> SHORT EXERCISE
Please repeat the lines below, replacing "brass pot" with "copper pot" and leaving everything else unchanged.

> RECORDS SHOWN

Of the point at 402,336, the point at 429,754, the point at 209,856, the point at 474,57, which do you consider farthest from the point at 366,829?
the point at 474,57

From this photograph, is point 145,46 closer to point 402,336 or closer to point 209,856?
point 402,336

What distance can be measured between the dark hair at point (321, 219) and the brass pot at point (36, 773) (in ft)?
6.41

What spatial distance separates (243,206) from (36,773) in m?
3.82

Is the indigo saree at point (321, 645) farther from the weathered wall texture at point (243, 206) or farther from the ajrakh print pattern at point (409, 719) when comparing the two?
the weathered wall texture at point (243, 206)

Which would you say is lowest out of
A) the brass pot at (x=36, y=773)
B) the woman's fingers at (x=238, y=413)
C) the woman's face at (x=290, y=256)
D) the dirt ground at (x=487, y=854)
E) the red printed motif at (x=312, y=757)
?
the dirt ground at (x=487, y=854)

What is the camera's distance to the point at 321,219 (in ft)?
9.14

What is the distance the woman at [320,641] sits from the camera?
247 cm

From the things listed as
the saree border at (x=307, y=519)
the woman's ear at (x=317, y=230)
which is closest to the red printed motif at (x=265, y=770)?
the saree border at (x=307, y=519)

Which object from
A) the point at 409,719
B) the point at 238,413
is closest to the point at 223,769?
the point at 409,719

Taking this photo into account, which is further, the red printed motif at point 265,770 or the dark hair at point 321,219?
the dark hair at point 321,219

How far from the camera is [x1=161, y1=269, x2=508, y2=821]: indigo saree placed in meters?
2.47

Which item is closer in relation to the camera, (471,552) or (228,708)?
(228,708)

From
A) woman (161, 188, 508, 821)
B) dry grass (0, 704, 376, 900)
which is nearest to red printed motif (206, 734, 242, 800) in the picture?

> COMPLETED EXERCISE
Of the point at 402,336, the point at 429,754, the point at 209,856, the point at 474,57, which do you consider farthest from the point at 366,829?
the point at 474,57

From this photograph, is point 145,46 closer to point 402,336 or closer to point 209,856?
point 402,336

What distance can be measured between the dark hair at point (321, 219) and the copper pot at point (36, 773) (in ft)?
6.41

What spatial distance separates (243,206) from (36,773) in m?
3.82

Is the indigo saree at point (321, 645) farther from the weathered wall texture at point (243, 206) or farther from the ajrakh print pattern at point (409, 719) when comparing the two?
the weathered wall texture at point (243, 206)

Which would you say is lowest out of
A) the copper pot at (x=36, y=773)
B) the woman's fingers at (x=238, y=413)
C) the woman's face at (x=290, y=256)
D) the dirt ground at (x=487, y=854)
E) the red printed motif at (x=312, y=757)
?
the dirt ground at (x=487, y=854)

What is the camera's distance to the point at 321,219 (in ft)?
9.14

What is the distance the woman at [320,641] sits from the camera?
247 cm

From the things listed as
the saree border at (x=307, y=519)
the woman's ear at (x=317, y=230)
which is closest to the red printed motif at (x=265, y=770)?
the saree border at (x=307, y=519)

Which object from
A) the point at 409,719
B) the point at 238,413
is closest to the point at 223,769?
the point at 409,719

Taking this photo into account, which is further, the red printed motif at point 265,770 or the dark hair at point 321,219?
the dark hair at point 321,219

How far from the camera is [x1=161, y1=269, x2=508, y2=821]: indigo saree placed in meters?
2.47

Which item is closer in relation to the camera, (471,552) or (228,708)?
(228,708)

From
A) woman (161, 188, 508, 821)
B) dry grass (0, 704, 376, 900)
which is nearest to red printed motif (206, 734, 242, 800) in the picture?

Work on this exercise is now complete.